A huge framed photograph of Jackson, in his dress uniform, hung over the fireplace. Other photographs lined the mantelpiece and the oak sideboard next to it, every milestone in his progression from toddler, to gap-toothed little boy clutching a football, to young man dressed in his best shirt for a night out, faithfully captured on celluloid. Steve Jackson indicated the sofa.

‘Have a seat, Captain.’

Reaching for the packet of Superkings, he shook one out and lit it.

Callan sat down. He looked huge and awkward on the little flower-patterned sofa. Mrs Jackson hovered in the doorway behind Jessie.

‘Would you like a tea or coffee?’ she asked.

Callan shook his head. ‘I’m fine, thank you, Mrs Jackson.’

‘Dr Flynn?’

‘Yes, a coffee please,’ Jessie said. She didn’t particularly want a coffee, but she did want to get Jackson’s mother alone, knew that she’d have a better chance of getting under the woman’s skin without his father there, bristling with aggression. He was clearly the boss in their relationship and, while they were in the same room, Mrs Jackson would defer to him. ‘I’ll help you make it.’

She followed Mrs Jackson down the narrow hallway. The kitchen was small, the surfaces cluttered with unwashed mugs and plates. Jessie could feel crumbs grinding into the soles of her shoes as she shuffled her feet, embarrassed, uncomfortable, torn between an almost overwhelming urge to roll her sleeves up, get to work cleaning, and an opposing one, to walk out of the front door, never come back. The weight of grief in this house felt too familiar, too much like stepping back fifteen years into her own personal nightmare. The mundanities of life meaningless in the face of such overwhelming loss. Everything meaningless.

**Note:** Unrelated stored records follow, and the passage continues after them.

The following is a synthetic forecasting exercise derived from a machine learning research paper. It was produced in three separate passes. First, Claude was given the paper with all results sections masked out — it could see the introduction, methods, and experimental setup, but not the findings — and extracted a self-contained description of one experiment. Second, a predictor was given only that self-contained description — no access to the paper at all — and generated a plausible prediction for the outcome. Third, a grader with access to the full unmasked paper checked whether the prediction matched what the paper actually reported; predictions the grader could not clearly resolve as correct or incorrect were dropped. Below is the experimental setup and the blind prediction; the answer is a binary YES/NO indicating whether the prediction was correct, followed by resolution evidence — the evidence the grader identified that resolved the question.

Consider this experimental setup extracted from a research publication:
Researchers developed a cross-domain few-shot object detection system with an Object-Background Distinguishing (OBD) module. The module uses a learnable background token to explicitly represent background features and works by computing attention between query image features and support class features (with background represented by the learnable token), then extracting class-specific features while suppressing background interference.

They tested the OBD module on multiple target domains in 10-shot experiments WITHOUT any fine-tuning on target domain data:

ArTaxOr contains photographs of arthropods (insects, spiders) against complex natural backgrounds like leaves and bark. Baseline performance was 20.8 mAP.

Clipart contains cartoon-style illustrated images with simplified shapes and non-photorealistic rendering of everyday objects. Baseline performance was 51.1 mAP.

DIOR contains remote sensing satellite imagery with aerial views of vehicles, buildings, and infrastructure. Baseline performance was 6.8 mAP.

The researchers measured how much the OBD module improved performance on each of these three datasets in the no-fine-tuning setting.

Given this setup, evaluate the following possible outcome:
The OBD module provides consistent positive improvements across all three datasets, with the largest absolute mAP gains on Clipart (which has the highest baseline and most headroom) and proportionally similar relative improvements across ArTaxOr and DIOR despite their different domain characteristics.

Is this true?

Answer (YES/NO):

‘I’m sorry about my husband. He doesn’t mean to be rude. It’s just—’

‘My brother died unexpectedly when I was fourteen. Please don’t apologize. You have nothing to apologize for.’

Mrs Jackson met her gaze and gave a small, grateful nod. Her eyes looked dead, Jessie realized, the way her mother’s had after Jamie’s death.

A young girl’s voice suddenly from upstairs, quickly shushed.

Raised men’s voices from the sitting room, Steve Jackson shouting, ‘
Accidental death? Are you fucking kidding me? He was murdered, for Christ’s sake.

Mrs Jackson flinched. ‘Milk? Sugar?’

Callan’s reply, his voice steady, controlled:

I have to keep an open mind at this stage.

‘Milk please, Mrs Jackson.’

The girl again, her pitch higher this time, laced with tension. Jessie wished that Steve Jackson would keep his voice down, control his temper, if only for his grandchildren’s sake.